REQUIREMENT
Every line of the material below should be output exactly as written, with the images skipped.

------------------------------------

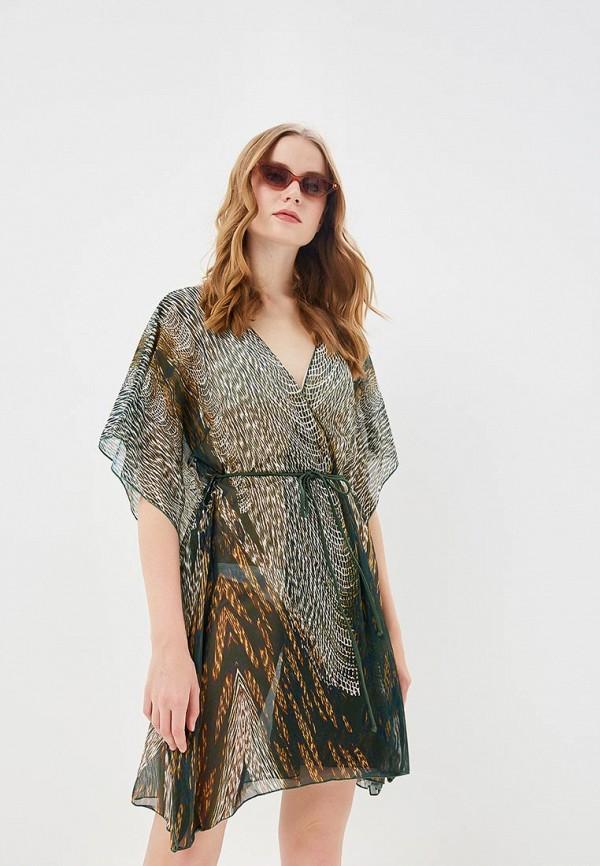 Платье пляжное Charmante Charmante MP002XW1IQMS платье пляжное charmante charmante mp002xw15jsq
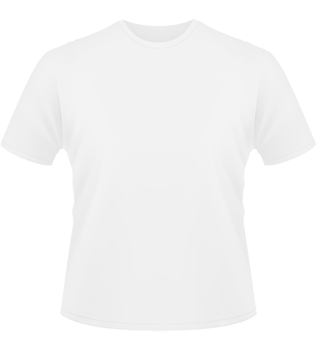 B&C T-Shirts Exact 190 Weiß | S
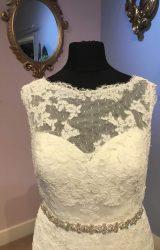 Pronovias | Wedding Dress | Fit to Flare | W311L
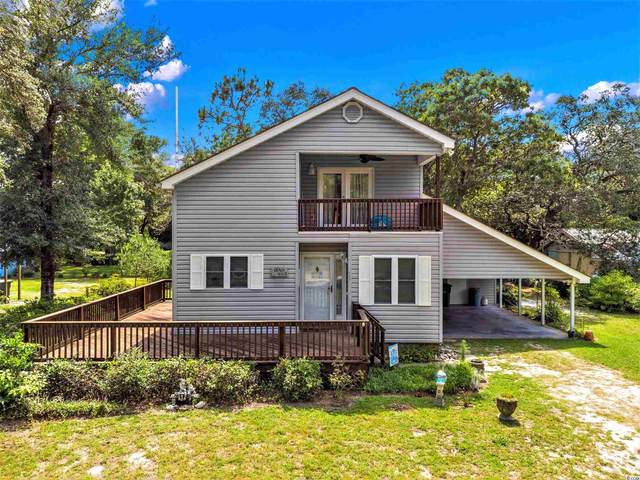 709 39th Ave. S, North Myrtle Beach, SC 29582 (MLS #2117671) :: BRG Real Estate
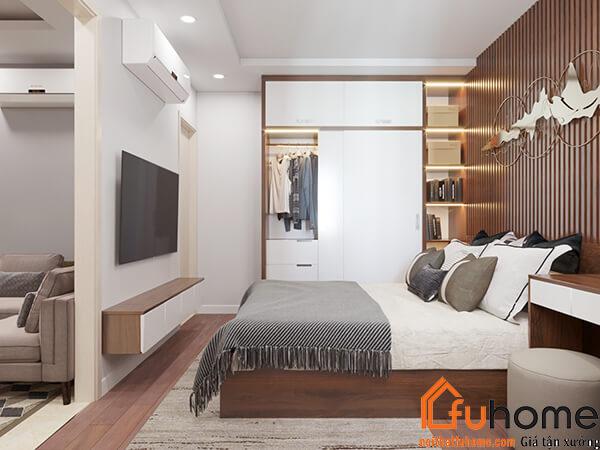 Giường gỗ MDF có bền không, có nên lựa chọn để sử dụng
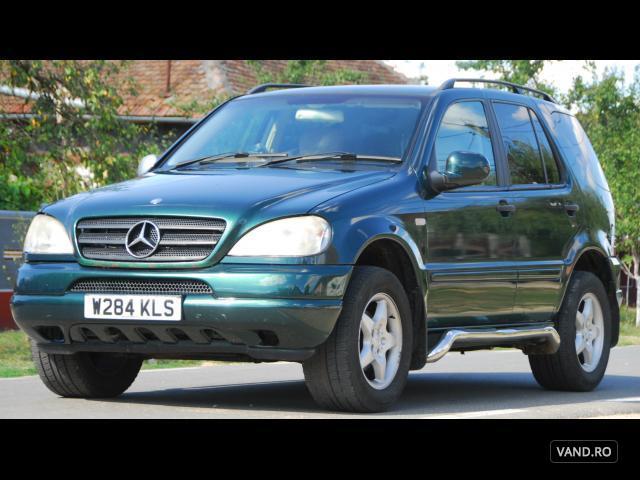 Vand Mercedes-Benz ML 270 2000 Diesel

------------------------------------

YOUR RESPONSE
 Платье пляжное Charmante Charmante MP002XW1IQMS платье пляжное charmante charmante mp002xw15jsq
 B&C T-Shirts Exact 190 Weiß | S
 Pronovias | Wedding Dress | Fit to Flare | W311L
 709 39th Ave. S, North Myrtle Beach, SC 29582 (MLS #2117671) :: BRG Real Estate
 Giường gỗ MDF có bền không, có nên lựa chọn để sử dụng
 Vand Mercedes-Benz ML 270 2000 Diesel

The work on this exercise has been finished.